Why Real Wage Gains Were Not So Real: Evidence from Household-Level Food-at-Home inflation

Working paper

During the pandemic-era inflation (2021-2024), widely cited measures of real wage growth suggested that the purchasing power of U.S. workers—especially low-wage workers—rose. Yet economic sentiment remained persistently negative, prompting arguments that public pessimism reflected psychology rather than material conditions. This paper provides evidence that standard CPI-deflated wage measures misrepresented changes in material well-being for many households during this period. Using NielsenIQ Consumer Panel Data (2005–2023), I construct household-specific food-at-home inflation rates and corresponding real purchasing-power measures. I find substantial dispersion in household-level food-at-home inflation, which widened sharply during the 2021-2023 inflation surge.
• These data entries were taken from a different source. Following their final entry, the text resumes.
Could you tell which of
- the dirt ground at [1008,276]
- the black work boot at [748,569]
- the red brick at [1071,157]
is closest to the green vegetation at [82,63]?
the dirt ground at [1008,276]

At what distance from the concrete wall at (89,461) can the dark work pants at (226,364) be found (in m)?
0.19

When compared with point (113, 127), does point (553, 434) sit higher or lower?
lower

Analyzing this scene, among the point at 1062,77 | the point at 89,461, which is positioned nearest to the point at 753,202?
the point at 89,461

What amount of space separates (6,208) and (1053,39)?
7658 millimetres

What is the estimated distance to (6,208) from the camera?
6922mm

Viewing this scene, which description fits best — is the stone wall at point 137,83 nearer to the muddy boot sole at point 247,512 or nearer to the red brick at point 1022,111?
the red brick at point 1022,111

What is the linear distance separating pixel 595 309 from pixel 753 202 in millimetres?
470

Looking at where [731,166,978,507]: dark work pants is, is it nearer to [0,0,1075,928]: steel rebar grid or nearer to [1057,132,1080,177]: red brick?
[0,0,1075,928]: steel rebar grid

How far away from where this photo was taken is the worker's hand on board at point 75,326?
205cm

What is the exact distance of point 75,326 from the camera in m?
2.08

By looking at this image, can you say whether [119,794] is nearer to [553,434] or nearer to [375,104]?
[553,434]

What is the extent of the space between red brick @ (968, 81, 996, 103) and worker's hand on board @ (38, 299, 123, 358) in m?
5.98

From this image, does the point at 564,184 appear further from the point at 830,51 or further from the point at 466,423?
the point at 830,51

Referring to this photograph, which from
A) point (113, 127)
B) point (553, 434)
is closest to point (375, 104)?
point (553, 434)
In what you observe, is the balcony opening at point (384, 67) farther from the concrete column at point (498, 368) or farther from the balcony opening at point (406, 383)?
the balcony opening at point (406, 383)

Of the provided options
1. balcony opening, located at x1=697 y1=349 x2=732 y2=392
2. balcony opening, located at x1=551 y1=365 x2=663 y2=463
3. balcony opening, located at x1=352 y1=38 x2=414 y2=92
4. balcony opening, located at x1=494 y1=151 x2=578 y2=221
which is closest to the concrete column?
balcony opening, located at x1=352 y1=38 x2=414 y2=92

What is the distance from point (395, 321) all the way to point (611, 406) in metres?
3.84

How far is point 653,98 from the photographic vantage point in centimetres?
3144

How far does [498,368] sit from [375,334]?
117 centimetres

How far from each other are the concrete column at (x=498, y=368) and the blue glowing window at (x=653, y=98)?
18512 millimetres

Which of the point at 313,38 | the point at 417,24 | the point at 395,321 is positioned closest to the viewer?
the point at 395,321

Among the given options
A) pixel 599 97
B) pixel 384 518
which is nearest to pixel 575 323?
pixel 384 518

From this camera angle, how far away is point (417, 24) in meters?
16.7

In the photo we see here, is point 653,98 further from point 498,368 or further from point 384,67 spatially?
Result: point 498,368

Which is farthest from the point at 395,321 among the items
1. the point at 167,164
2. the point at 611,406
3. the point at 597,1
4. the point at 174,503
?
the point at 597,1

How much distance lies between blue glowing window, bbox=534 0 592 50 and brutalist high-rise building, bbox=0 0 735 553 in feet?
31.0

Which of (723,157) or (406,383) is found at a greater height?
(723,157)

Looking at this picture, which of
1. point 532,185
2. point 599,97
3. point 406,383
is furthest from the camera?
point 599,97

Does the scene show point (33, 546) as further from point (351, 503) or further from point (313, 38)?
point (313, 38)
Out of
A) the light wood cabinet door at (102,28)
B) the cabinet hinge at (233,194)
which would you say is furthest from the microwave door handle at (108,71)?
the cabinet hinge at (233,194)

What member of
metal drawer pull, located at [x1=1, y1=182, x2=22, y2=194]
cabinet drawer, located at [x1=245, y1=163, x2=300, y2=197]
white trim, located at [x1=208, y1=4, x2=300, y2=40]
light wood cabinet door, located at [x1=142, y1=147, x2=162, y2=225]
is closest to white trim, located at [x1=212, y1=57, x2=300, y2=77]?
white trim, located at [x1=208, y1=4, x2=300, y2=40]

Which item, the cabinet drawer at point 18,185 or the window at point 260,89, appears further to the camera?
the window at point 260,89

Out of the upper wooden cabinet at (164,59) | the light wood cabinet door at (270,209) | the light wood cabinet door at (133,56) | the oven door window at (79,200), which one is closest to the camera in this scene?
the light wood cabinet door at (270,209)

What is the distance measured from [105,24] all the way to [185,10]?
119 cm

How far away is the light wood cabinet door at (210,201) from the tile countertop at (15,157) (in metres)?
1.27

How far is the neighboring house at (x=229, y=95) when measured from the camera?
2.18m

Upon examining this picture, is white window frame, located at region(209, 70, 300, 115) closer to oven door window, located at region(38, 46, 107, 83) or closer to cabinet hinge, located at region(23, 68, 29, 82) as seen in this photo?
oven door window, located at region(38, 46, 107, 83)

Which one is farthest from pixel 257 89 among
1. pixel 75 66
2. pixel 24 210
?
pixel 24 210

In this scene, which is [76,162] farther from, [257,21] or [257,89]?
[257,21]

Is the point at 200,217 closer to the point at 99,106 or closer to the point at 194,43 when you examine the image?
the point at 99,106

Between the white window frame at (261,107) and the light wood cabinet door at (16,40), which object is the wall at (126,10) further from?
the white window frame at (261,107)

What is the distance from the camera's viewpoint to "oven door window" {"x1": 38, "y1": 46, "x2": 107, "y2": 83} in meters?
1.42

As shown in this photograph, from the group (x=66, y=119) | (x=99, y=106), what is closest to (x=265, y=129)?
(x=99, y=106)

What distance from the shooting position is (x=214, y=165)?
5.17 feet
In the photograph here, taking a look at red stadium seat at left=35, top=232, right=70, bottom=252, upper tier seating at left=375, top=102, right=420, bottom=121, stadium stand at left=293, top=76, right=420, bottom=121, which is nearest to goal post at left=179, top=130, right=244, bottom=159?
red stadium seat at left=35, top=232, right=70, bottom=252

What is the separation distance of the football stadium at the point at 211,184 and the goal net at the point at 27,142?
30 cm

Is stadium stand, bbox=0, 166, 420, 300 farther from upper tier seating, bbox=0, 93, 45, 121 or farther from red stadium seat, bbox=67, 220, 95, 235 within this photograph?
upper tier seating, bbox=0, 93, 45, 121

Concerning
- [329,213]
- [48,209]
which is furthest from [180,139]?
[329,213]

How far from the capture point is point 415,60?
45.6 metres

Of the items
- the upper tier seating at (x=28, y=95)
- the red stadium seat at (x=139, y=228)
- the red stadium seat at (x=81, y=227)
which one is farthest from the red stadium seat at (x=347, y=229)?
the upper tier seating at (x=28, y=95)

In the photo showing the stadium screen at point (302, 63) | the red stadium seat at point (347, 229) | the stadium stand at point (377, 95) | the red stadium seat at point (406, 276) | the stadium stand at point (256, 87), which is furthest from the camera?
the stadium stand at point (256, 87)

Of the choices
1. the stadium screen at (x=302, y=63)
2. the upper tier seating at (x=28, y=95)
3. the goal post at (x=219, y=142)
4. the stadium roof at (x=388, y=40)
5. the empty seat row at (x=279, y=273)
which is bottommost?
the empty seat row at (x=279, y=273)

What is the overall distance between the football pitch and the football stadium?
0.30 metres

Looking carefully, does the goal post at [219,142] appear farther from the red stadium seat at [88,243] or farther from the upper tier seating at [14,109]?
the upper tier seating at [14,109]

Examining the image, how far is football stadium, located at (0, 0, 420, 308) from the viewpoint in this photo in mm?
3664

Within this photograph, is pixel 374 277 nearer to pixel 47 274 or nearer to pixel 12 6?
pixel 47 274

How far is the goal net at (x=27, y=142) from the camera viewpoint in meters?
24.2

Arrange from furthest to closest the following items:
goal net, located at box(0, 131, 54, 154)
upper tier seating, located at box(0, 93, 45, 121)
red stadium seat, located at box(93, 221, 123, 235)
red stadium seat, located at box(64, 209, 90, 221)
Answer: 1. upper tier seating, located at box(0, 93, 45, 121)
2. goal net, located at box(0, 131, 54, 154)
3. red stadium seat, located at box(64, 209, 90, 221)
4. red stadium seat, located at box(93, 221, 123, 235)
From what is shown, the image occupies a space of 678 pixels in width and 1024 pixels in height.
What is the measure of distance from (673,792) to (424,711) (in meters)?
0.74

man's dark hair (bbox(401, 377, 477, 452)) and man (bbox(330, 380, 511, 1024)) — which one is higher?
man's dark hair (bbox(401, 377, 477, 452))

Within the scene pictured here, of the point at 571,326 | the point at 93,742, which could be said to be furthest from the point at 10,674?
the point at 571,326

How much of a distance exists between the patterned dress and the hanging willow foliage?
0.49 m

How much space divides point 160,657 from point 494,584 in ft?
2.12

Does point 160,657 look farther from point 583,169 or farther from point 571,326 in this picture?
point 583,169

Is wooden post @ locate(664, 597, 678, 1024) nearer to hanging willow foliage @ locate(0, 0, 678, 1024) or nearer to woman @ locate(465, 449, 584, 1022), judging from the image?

Consequently, despite conventional measures indicating rising real food-at-home purchasing power for low-wage workers, I find that roughly 60% of households in the bottom income decile experienced declines in real food-at-home purchasing power between 2019 and 2023. I likewise document similar divergences between conventional measures and the experiences of households across the broader income distribution. These results demonstrate how aggregate CPI-deflated wage measures can misrepresent changes in material well-being, highlighting a broader measurement issue and offering a material explanation for the apparent disconnect between macroeconomic indicators and public sentiment.